### Tasks and exercises
**a.** List the field names in the all2.json format given in the text on inserting data into MongoDB.
**b.** Summarize the text on inserting data into MongoDB in two sentences.
**c.** Resume the notebook on inserting data into MongoDB from its last line.

### Passage
_ _ _ _

# Inserting the data in MongoDB

What I have so far:
* a directory with downloaded pdfs
* a .txt file with all the urls to the pdfs that I am actually using
* a all2.json file with the additional information of the following format: 
        {'title': title,
        'authors': authors,
        'published': published,
        'keywords': keywords,
        'url': url}
        
What I need:
* put everything in MongoDB, by matching the additional information on the converted pdfs. The problem is that I do not have much to match it on: the original pdfs' name is a part of the url and got cut of at a different point as the url in the db.       

In [4]:
import json
import os
from pymongo import MongoClient
import codecs
import pandas as pd

The metadata contains data for all papers that are available on Lingbuzz. I only selected a subset of them.   
To do: match pdfs to url in db, insert new field 'paper' with the converted file (which is one huge string).  

## Create db and insert meta data

In [7]:
with open('../all2.json') as f:
    meta_data = json.load(f)

In [8]:
meta_data

[{'authors': ['Yusuke Imanishi'],
  'keywords': ['resumption, possessor wh phrases, the clause-mate condition on resumptive chains, island (in)sensitivity, kaqchikel (mayan), syntax'],
  'published': ['To appear in Studia Linguistica'],
  'title': 'The clause-mate condition on resumption: Evidence from Kaqchikel',
  'url': '/lingbuzz/003606'},
 {'authors': ['Prakash Mondal'],
  'keywords': ['natural language; cognition; possible minds; mentality; organisms; machines; computation, semantics, syntax'],
  'published': ['Leiden/Boston: Brill (2017)'],
  'title': "The Preliminary Material of 'Natural Language and Possible Minds: How Language Uncovers the Cognitive Landscape of Nature'",
  'url': '/lingbuzz/003607'},
 {'authors': ['Lida Veselovska'],
  'keywords': ['czech passives, passive vs. past participles, czech clitics, past czech auxiliary, grammatical morphemes, instrumental case, post-syntactic insertion, post-syntactic derivation, semantics, morphology, syntax, morphology, syntax']

In [6]:
client = MongoClient()
db = client.lingbuzz
#db.create_collection("papers")
papers = db.get_collection('papers')
#papers.insert_many(meta_data)

In [7]:
for _ in papers.find()[:5]:
    print(_)

_ _ _ _

### Supplied data
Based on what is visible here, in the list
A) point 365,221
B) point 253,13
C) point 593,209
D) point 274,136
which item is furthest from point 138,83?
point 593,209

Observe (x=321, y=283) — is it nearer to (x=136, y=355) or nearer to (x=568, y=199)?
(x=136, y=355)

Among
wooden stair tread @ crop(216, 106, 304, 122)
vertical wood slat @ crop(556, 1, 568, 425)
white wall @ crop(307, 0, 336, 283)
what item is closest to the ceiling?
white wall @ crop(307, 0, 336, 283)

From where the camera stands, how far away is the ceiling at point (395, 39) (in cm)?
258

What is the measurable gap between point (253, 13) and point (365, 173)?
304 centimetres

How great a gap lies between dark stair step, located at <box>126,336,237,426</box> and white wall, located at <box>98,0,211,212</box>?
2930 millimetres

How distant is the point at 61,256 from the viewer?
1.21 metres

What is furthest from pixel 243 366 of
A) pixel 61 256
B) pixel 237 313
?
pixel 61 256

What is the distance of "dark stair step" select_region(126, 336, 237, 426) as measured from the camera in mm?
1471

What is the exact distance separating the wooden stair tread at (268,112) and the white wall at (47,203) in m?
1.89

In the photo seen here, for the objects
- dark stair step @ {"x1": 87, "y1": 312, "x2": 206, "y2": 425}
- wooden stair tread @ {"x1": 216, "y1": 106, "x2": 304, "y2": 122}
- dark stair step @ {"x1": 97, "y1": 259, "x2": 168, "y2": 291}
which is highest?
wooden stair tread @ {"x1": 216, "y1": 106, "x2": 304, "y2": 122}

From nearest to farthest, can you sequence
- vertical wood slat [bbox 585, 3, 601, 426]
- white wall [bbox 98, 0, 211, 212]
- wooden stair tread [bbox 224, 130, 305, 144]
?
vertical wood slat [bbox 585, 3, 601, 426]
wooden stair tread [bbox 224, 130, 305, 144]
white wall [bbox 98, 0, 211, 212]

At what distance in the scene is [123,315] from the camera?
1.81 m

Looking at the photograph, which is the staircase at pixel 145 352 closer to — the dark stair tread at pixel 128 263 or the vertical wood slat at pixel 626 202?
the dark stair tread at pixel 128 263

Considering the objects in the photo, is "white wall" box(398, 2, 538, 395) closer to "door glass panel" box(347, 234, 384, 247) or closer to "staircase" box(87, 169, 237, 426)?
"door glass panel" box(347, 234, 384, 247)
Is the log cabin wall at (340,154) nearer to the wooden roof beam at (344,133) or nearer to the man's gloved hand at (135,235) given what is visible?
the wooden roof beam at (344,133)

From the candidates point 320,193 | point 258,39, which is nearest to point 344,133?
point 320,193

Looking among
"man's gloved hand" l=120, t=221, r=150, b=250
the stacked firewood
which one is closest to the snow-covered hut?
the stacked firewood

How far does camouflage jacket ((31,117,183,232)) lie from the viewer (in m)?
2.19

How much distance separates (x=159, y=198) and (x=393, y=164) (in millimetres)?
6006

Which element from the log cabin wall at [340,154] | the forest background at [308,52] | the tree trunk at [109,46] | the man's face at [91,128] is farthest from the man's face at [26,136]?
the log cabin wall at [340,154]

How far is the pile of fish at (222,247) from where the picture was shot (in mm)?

_ _ _ _

### Results for the exercise
**a.** title, authors, published, keywords, url

**b.** The author has a directory of downloaded PDFs, a .txt file of the URLs of the PDFs in use, and an all2.json metadata file covering all papers on Lingbuzz, and needs to put everything into MongoDB by matching that metadata to the converted PDFs, which is hard because the PDF names, taken from part of the URL, were cut off at a different point than the URLs in the database. The code loads all2.json and connects through MongoClient to a lingbuzz database with a papers collection, and the lines that create the collection and insert the metadata are commented out.

**c.**
{'_id': ObjectId('598b44c407d7df07719383e0'), 'title': 'The clause-mate condition on resumption: Evidence from Kaqchikel', 'authors': ['Yusuke Imanishi'], 'published': ['To appear in Studia Linguistica'], 'keywords': ['resumption, possessor wh phrases, the clause-mate condition on resumptive chains, island (in)sensitivity, kaqchikel (mayan), syntax'], 'url': '/lingbuzz/003606'}
{'_id': ObjectId('598b44c407d7df07719383e1'), 'title': "The Preliminary Material of 'Natural Language and Possible Minds: How Language Uncovers the Cognitive Landscape of Nature'", 'authors': ['Prakash Mondal'], 'published': ['Leiden/Boston: Brill (2017)'], 'keywords': ['natural language; cognition; possible minds; mentality; organisms; machines; computation, semantics, syntax'], 'url': '/lingbuzz/003607'}
{'_id': ObjectId('598b44c407d7df07719383e2'), 'title': 'Analytic Passives in Czech', 'authors': ['Lida Veselovska'], 'published': ['Zeitschrift für Slawistik 49 (2) 2004: 163–235'], 'keywords': ['czech passive

## Insert papers

Due to bad scraping, I have to match the pdfs that I actually downloaded on the metadata in the DB through a txt file containg the urls that I downloaded.

In [8]:
# put urls that I downloaded in df to easily find the files that match
with open('../papers/urls.txt') as f:
    urls = [url.strip() for url in f.readlines()]
splitted_urls = []
for url in urls:
    splitted = url.split('/')
    for_match = ['/'.join(splitted[:3]), '/'+'/'.join(splitted[3:5]), splitted[5]]
    splitted_urls.append(for_match)
url_df = pd.DataFrame(splitted_urls)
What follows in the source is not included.